YOUR TASK:
Take the line containing "How far away" and every line after it in the data below, and print them exactly as given, with nothing else.

— Start of ENTRIES SHOWN —

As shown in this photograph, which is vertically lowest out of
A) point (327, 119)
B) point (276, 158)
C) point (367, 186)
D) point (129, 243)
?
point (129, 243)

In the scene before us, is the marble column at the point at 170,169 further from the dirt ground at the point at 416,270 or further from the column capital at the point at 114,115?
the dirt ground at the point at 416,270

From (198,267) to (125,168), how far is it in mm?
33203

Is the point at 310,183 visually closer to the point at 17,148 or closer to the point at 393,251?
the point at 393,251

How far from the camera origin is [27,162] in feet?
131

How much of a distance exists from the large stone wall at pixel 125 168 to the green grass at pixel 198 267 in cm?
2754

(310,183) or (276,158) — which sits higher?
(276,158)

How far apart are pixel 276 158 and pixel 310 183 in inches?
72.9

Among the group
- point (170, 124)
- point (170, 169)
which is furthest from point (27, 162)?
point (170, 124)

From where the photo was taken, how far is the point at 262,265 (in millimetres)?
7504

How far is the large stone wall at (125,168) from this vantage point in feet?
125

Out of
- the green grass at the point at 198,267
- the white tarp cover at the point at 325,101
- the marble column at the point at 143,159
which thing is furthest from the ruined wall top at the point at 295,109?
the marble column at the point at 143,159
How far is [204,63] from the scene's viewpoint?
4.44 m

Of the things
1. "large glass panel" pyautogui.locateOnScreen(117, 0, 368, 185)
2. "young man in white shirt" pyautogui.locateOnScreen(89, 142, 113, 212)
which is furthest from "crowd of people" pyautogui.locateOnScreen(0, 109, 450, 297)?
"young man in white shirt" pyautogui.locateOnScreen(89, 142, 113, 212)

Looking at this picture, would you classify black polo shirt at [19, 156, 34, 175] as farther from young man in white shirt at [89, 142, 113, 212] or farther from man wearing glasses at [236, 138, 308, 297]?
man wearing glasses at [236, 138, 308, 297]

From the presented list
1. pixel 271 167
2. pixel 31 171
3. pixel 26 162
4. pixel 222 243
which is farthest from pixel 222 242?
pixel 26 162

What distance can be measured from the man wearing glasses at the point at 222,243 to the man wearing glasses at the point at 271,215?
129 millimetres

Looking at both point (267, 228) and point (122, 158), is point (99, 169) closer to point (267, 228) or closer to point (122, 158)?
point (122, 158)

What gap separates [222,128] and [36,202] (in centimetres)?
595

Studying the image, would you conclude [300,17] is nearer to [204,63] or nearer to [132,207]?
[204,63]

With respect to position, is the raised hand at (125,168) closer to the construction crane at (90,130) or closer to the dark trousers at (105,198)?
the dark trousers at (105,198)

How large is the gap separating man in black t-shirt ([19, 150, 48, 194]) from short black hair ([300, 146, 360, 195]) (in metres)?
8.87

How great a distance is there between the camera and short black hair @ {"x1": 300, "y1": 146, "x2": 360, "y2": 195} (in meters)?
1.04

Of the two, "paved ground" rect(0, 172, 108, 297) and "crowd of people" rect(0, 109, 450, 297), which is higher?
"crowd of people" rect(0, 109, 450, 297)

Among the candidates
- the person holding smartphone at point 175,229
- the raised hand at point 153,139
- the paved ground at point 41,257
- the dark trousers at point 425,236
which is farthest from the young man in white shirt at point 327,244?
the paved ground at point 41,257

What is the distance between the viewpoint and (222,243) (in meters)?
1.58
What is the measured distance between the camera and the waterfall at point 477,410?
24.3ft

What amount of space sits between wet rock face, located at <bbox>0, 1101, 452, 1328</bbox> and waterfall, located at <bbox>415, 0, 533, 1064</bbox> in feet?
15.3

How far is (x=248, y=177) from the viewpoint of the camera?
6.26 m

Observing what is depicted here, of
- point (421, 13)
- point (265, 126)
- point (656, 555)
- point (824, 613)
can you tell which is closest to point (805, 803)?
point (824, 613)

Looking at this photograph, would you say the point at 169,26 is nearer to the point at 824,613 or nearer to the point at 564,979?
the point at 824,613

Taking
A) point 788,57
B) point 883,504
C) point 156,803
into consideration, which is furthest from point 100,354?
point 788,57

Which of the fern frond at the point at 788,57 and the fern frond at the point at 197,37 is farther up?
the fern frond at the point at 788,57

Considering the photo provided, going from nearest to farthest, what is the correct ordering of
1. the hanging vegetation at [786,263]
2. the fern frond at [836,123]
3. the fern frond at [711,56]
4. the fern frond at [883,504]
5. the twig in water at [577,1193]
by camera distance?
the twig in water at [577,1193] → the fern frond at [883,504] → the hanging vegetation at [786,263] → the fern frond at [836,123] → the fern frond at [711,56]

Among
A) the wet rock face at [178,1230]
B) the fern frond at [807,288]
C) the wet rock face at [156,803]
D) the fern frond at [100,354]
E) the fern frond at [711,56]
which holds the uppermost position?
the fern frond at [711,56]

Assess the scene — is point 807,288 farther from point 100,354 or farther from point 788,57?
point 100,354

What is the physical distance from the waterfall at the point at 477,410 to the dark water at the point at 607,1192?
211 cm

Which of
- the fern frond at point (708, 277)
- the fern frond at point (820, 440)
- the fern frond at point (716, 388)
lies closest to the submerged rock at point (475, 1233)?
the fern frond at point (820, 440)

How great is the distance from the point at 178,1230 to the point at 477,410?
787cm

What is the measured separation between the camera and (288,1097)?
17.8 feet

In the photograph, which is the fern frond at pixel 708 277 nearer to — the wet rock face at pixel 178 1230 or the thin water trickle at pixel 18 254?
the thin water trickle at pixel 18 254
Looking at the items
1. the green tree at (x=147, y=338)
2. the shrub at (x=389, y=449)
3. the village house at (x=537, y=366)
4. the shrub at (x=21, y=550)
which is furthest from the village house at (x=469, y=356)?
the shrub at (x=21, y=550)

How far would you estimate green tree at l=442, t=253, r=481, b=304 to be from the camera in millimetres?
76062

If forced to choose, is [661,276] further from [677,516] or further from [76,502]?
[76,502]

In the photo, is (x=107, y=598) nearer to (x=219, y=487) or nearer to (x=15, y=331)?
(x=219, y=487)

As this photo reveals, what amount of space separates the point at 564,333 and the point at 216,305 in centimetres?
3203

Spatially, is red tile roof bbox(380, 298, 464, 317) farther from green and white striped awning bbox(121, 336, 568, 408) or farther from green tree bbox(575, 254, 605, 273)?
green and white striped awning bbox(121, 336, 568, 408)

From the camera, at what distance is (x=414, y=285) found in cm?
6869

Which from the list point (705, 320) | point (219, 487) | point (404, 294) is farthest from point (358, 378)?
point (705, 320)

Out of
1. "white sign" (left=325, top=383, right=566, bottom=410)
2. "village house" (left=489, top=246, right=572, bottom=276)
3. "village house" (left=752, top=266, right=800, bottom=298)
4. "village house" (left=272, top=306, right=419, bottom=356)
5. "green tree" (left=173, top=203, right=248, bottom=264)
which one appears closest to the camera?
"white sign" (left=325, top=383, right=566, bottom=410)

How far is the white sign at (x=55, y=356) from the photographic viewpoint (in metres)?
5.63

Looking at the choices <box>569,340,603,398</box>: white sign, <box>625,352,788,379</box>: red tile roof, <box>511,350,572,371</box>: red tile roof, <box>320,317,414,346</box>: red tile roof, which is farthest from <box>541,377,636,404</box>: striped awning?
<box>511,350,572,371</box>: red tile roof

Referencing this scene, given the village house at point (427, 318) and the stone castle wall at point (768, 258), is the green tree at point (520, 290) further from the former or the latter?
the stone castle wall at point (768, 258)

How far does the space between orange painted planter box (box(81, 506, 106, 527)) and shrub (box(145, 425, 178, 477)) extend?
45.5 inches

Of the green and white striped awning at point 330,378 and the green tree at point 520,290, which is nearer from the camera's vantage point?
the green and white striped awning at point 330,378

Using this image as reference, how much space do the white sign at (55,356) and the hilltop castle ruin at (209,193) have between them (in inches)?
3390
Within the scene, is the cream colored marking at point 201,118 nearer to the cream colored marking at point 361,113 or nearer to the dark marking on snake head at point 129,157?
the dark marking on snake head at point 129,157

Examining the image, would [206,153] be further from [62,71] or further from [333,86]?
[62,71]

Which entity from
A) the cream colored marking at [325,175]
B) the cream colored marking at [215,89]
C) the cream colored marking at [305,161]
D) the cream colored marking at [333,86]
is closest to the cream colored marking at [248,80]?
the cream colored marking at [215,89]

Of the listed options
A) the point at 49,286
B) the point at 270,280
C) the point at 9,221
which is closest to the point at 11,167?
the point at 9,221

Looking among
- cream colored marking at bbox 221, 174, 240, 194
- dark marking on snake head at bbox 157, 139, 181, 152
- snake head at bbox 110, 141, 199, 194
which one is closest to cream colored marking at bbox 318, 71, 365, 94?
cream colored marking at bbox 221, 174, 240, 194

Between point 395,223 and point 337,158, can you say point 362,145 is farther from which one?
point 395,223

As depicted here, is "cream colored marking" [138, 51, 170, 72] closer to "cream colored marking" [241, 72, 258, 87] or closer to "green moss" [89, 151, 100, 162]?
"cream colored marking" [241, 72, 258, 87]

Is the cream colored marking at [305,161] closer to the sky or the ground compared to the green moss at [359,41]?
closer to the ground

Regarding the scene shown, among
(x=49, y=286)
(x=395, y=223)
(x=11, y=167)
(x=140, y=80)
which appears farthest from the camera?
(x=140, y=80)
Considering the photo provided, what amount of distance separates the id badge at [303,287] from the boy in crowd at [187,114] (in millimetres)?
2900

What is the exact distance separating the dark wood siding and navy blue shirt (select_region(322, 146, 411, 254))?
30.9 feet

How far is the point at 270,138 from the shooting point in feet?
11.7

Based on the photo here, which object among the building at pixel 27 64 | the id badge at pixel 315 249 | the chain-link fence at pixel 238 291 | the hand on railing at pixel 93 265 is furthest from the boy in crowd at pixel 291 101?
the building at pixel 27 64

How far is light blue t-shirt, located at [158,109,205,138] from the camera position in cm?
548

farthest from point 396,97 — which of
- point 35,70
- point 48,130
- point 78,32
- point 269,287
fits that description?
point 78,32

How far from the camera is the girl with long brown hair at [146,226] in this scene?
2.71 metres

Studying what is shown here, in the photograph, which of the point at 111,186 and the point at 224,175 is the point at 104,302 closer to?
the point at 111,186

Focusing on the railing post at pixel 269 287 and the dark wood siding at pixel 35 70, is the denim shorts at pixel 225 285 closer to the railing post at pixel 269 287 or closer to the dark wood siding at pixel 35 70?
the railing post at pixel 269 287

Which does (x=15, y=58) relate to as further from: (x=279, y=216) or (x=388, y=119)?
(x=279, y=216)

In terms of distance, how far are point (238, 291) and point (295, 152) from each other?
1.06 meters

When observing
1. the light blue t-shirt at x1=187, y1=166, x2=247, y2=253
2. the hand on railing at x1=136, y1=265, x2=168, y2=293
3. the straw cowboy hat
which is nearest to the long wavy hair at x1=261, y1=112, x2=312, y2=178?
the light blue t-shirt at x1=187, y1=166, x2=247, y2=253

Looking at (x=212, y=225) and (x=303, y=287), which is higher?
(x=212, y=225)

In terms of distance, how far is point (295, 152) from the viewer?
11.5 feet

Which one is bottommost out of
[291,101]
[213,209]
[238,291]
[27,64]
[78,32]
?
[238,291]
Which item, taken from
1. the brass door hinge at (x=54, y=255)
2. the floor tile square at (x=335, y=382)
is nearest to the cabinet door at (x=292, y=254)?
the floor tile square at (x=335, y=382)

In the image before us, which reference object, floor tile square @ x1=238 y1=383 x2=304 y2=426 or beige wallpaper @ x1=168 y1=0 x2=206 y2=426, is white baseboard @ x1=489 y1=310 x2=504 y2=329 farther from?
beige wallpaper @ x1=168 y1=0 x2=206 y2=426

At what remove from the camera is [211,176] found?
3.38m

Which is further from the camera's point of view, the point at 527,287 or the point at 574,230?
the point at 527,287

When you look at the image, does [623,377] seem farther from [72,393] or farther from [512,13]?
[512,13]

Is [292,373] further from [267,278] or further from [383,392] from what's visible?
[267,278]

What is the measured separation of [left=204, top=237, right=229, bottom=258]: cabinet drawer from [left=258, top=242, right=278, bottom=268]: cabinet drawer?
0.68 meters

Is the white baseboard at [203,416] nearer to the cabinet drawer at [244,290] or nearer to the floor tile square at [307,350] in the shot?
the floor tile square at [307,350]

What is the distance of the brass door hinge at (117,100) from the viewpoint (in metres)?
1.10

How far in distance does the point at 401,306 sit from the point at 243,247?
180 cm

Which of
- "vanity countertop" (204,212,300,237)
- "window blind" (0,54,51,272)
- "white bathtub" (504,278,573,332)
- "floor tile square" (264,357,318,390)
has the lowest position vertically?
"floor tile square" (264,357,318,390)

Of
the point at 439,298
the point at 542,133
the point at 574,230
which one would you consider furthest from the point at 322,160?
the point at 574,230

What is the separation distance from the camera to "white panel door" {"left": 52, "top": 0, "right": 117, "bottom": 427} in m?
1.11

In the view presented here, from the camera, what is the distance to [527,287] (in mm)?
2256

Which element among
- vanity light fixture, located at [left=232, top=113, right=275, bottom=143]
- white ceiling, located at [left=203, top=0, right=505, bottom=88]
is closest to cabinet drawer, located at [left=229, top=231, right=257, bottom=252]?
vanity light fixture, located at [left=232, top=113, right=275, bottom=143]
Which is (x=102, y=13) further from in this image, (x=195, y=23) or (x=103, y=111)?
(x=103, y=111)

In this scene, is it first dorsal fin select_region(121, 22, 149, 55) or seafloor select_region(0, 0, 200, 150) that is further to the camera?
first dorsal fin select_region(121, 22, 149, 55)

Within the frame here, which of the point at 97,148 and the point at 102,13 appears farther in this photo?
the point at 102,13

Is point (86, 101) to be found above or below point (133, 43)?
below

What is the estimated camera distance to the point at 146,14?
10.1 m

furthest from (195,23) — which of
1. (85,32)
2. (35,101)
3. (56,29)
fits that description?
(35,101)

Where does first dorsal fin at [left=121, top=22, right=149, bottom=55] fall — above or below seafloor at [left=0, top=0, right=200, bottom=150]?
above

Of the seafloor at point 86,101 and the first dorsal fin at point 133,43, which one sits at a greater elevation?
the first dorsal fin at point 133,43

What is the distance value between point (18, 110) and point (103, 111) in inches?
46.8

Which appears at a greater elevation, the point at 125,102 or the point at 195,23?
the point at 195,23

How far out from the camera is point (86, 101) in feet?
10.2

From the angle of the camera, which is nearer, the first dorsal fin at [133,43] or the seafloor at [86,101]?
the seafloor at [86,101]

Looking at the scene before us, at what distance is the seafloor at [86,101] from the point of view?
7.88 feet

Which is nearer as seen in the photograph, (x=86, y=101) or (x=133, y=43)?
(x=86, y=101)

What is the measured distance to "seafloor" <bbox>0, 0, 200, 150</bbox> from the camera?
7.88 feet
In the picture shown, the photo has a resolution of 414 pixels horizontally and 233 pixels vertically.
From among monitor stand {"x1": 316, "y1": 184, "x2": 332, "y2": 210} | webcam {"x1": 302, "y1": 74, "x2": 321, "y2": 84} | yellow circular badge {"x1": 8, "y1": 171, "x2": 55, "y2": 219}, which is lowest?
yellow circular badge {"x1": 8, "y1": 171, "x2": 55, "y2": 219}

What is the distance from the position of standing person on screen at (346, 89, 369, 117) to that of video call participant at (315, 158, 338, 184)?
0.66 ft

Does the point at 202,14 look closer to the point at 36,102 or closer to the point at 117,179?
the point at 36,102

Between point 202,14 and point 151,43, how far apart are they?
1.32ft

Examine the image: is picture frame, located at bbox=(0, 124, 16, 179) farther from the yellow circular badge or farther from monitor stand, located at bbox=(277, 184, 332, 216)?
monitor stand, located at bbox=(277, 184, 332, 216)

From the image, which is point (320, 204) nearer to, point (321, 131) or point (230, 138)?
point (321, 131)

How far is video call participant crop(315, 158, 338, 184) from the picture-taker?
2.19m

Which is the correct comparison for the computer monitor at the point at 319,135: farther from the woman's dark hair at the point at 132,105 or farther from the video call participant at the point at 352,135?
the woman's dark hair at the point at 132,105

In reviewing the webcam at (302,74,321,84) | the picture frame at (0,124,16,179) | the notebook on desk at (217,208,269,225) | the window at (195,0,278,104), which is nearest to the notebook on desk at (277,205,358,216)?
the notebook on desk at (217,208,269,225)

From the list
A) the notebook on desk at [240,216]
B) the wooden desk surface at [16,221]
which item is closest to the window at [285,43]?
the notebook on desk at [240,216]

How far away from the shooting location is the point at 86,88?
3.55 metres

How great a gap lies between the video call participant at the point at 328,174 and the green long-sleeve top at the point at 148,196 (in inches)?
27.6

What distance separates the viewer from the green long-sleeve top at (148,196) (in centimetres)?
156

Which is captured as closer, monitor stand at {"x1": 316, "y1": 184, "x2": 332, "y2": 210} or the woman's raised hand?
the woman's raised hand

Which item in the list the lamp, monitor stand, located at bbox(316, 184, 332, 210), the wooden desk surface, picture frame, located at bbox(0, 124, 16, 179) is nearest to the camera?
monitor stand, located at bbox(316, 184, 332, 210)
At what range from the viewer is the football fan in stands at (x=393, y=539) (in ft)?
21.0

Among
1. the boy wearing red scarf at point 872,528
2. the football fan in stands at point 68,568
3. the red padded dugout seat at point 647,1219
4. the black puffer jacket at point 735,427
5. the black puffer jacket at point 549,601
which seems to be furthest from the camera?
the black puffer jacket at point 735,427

— End of ENTRIES SHOWN —

ANSWER BELOW:
How far away from the shooting location is the point at 86,88?
3.55 metres

How great a gap lies between the video call participant at the point at 328,174 and the green long-sleeve top at the point at 148,196 (in inches)?
27.6

What distance separates the viewer from the green long-sleeve top at (148,196) (in centimetres)?
156

Which is captured as closer, monitor stand at {"x1": 316, "y1": 184, "x2": 332, "y2": 210} or the woman's raised hand?
the woman's raised hand

Which item in the list the lamp, monitor stand, located at bbox(316, 184, 332, 210), the wooden desk surface, picture frame, located at bbox(0, 124, 16, 179) is nearest to the camera?
monitor stand, located at bbox(316, 184, 332, 210)
At what range from the viewer is the football fan in stands at (x=393, y=539) (in ft)?
21.0

Among
1. the boy wearing red scarf at point 872,528
2. the football fan in stands at point 68,568
3. the red padded dugout seat at point 647,1219
4. the black puffer jacket at point 735,427
5. the black puffer jacket at point 549,601
which seems to be furthest from the camera?
the black puffer jacket at point 735,427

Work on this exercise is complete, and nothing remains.